- Known for: J. Harland Billings Professor of Mechanical Engineering, Drexel University (appointed in 2004)
- Spouse: Nadira Farouk
- Children: Samira Farouk, MD (nephrologist, Mount Sinai Hospital, New York)

Academic background
- Education: B.S., Mechanical Engineering, Bangladesh University of Engineering and Technology (BUET), 1975; M.S. and Ph.D., University of Delaware, 1978 and 1981
- Doctoral advisor: Professor Selcuk Guceri (University of Delaware, 1981)
- Other advisors: Professor Fazle Hussain (University of Houston, 1976)

Academic work
- Main interests: Heat transfer; combustion; numerical methods; turbulence modeling; materials processing

= Bakhtier Farouk =

American engineer

Bakhtier Farouk is an engineer who has been the J. Harland Billings Professor at Drexel University since 2004, and is also a published author. He is a member of the American Society of Mechanical Engineers.

==Education and academic career==
Farouk earned his Bachelor of Science at the Bangladesh University of Engineering and Technology in 1975. He was employed as a lecturer in their Mechanical Engineering Department from 1975 to 1976, and then pursued graduate training with the Mechanical Engineering Department at the University of Houston, Texas in 1976, ultimately earning his Master of Science and Doctor of Philosophy from the University of Delaware in 1978 and 1981. Subsequently, hired by Drexel University's Mechanical Engineering and Mechanics department as an assistant professor, he advanced to the ranks of associate professor and professor, respectively, in 1987 and 1989, and was then appointed as Drexel's J. Harland Billings Professor of Mechanical Engineering in 2004.

=== EXTRACTED RECORDS ===
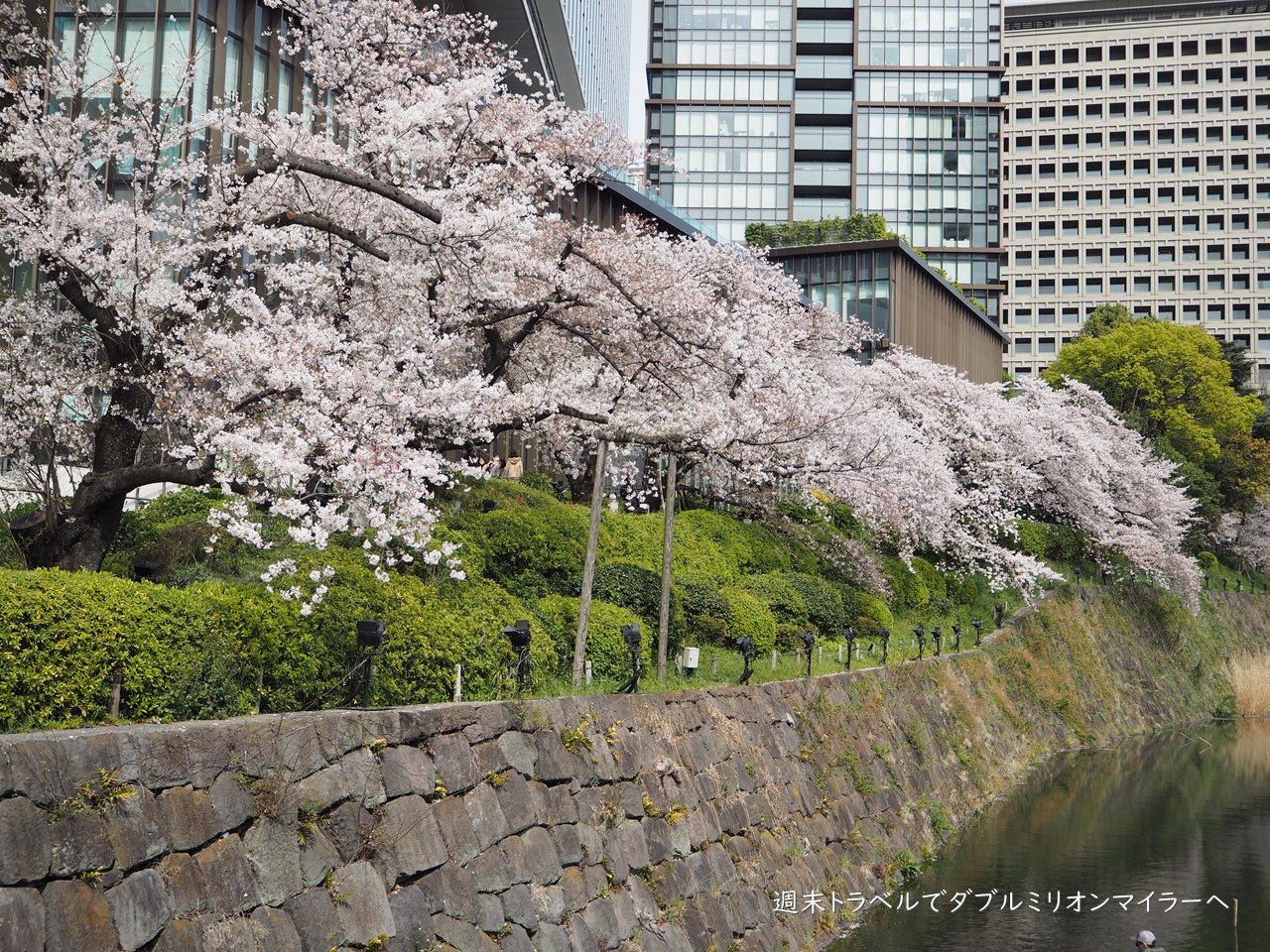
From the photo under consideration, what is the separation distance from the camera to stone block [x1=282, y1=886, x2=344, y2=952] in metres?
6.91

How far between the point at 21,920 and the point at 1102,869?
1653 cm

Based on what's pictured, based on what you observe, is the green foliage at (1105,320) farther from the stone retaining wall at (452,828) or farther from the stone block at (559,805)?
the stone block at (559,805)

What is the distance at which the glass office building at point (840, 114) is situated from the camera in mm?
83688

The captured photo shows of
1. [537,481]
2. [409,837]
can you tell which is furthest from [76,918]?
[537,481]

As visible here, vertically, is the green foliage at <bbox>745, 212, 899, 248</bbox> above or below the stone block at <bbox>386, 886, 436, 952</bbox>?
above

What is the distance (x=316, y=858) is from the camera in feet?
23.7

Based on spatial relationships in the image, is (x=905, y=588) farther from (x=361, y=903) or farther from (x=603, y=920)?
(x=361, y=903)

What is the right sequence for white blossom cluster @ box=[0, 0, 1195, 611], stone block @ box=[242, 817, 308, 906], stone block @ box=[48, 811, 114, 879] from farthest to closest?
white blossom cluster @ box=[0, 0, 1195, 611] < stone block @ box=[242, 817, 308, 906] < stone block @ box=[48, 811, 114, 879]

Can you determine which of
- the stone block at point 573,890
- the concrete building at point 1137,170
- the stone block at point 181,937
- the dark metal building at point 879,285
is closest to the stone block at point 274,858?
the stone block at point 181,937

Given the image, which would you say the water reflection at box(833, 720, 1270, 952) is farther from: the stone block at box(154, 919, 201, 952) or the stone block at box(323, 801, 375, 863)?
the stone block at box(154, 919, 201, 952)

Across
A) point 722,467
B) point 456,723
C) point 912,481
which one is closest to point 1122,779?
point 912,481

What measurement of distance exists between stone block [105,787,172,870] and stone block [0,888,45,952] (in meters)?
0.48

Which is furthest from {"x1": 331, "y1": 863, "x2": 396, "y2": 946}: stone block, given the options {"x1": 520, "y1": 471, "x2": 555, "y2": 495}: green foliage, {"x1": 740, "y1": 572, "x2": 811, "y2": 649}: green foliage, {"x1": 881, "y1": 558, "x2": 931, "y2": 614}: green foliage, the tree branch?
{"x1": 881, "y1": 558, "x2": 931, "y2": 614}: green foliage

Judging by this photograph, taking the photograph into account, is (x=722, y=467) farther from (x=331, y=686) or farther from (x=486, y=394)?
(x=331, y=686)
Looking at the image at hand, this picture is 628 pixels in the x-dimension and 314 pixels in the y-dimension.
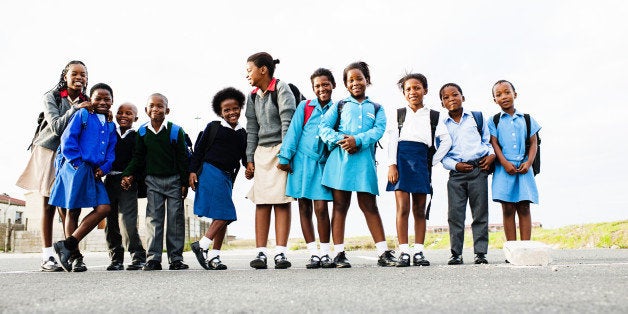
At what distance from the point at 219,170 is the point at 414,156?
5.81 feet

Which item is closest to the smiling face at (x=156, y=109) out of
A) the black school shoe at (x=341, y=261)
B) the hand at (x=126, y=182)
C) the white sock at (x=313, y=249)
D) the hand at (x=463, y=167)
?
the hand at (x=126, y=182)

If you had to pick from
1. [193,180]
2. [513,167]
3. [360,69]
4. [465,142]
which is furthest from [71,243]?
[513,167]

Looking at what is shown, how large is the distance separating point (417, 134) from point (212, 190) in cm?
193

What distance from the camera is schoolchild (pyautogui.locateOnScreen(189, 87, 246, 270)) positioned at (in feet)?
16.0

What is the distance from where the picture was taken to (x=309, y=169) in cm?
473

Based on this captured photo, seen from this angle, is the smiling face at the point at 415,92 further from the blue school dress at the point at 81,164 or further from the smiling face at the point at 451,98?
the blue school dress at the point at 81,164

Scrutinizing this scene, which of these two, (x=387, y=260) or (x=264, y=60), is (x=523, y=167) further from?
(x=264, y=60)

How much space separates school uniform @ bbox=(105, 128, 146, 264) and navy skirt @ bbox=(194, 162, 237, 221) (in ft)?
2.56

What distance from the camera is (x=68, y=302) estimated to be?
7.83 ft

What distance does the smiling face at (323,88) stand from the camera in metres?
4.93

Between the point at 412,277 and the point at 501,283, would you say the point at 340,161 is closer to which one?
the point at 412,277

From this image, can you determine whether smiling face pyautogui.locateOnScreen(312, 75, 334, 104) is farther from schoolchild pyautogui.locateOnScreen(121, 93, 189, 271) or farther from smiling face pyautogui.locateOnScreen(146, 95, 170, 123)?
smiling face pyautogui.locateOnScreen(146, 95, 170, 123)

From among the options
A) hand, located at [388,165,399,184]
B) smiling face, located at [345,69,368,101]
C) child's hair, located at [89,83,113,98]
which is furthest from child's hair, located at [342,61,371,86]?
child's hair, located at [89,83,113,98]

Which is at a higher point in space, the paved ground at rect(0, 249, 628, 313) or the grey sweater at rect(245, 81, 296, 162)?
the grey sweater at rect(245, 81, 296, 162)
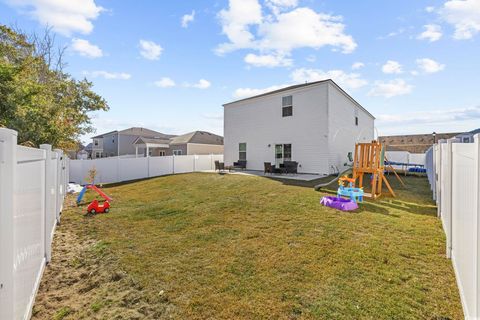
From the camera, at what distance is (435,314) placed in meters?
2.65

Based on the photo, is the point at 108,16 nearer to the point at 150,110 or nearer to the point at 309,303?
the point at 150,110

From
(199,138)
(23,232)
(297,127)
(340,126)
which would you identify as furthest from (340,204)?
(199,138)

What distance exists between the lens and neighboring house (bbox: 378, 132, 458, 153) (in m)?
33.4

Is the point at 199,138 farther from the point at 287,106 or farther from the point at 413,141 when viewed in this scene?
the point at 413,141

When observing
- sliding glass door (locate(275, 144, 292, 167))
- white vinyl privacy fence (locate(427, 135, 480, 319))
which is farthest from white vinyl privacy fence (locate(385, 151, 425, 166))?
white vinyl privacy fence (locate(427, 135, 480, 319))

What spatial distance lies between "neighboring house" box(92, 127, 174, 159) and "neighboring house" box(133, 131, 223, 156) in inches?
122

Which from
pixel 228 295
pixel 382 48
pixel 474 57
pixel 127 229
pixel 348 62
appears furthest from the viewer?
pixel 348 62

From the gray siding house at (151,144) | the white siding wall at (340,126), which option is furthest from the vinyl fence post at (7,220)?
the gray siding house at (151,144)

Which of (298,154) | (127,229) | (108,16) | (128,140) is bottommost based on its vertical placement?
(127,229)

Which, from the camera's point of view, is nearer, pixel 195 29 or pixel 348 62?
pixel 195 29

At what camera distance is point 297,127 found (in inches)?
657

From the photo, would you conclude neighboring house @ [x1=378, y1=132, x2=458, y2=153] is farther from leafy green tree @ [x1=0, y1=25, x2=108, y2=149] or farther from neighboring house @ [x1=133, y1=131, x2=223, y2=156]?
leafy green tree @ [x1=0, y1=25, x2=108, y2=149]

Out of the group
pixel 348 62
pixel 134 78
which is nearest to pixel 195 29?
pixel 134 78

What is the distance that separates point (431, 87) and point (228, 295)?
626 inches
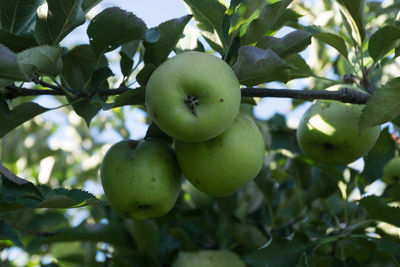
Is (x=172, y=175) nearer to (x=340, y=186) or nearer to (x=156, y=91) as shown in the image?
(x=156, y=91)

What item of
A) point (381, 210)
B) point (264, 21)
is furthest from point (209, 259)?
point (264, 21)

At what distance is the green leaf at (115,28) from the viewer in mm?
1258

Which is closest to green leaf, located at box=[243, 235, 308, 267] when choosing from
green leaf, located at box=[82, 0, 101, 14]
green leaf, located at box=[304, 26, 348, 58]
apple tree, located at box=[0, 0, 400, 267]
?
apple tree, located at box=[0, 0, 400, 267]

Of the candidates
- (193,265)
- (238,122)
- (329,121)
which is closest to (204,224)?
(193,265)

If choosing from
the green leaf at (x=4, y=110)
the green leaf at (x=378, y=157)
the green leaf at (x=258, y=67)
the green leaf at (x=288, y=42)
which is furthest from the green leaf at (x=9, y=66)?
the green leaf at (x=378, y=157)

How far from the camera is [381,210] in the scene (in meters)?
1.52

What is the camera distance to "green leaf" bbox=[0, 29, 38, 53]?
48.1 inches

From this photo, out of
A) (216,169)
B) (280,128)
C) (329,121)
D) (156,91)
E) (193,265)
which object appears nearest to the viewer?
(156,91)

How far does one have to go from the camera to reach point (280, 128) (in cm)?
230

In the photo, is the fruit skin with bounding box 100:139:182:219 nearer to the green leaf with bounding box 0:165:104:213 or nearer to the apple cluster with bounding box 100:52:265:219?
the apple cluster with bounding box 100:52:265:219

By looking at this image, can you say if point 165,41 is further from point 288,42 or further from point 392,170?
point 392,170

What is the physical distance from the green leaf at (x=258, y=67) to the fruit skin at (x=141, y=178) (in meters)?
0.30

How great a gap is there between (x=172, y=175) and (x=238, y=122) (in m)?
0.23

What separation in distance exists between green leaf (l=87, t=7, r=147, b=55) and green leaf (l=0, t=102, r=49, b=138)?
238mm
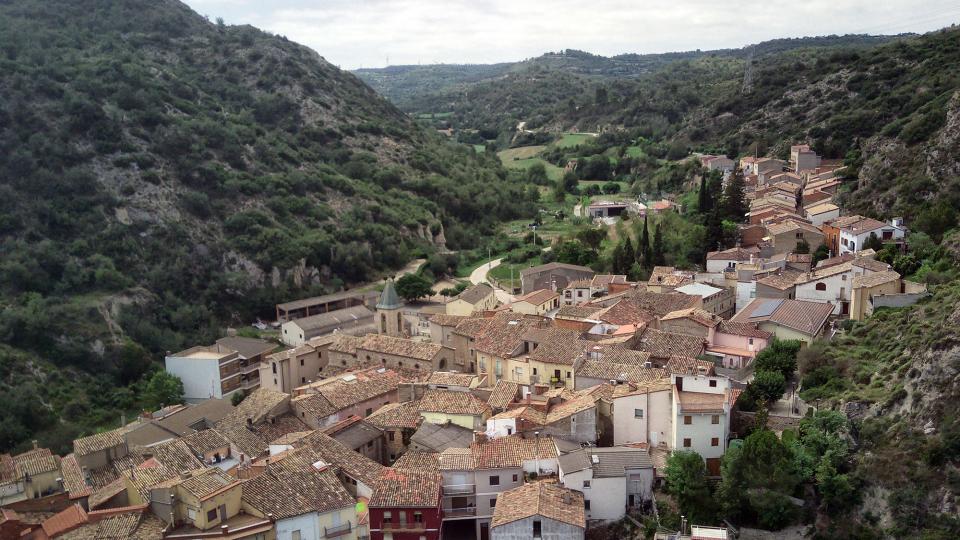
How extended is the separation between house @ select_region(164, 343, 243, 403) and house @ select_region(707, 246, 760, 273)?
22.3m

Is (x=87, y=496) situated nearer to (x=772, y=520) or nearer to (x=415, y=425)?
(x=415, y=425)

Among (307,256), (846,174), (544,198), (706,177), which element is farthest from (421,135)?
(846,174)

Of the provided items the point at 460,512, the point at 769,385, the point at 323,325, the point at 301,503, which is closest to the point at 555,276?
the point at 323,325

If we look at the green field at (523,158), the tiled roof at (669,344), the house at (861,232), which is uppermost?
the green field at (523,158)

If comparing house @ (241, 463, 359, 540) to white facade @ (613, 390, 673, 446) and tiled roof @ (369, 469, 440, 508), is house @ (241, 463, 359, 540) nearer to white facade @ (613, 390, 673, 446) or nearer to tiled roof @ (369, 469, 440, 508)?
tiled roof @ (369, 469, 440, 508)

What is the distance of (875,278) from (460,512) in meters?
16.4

=== TASKS TO PERFORM ===
1. Duplicate the passage from the Bakhtier Farouk article that begins with the words "Academic background" and ends after the words "of Houston, 1976)".
2. According to the Bakhtier Farouk article, of which professional society is Farouk a member?

=== EXPECTED RESULTS ===
1.
Academic background
- Education: B.S., Mechanical Engineering, Bangladesh University of Engineering and Technology (BUET), 1975; M.S. and Ph.D., University of Delaware, 1978 and 1981
- Doctoral advisor: Professor Selcuk Guceri (University of Delaware, 1981)
- Other advisors: Professor Fazle Hussain (University of Houston, 1976)

2. The American Society of Mechanical Engineers.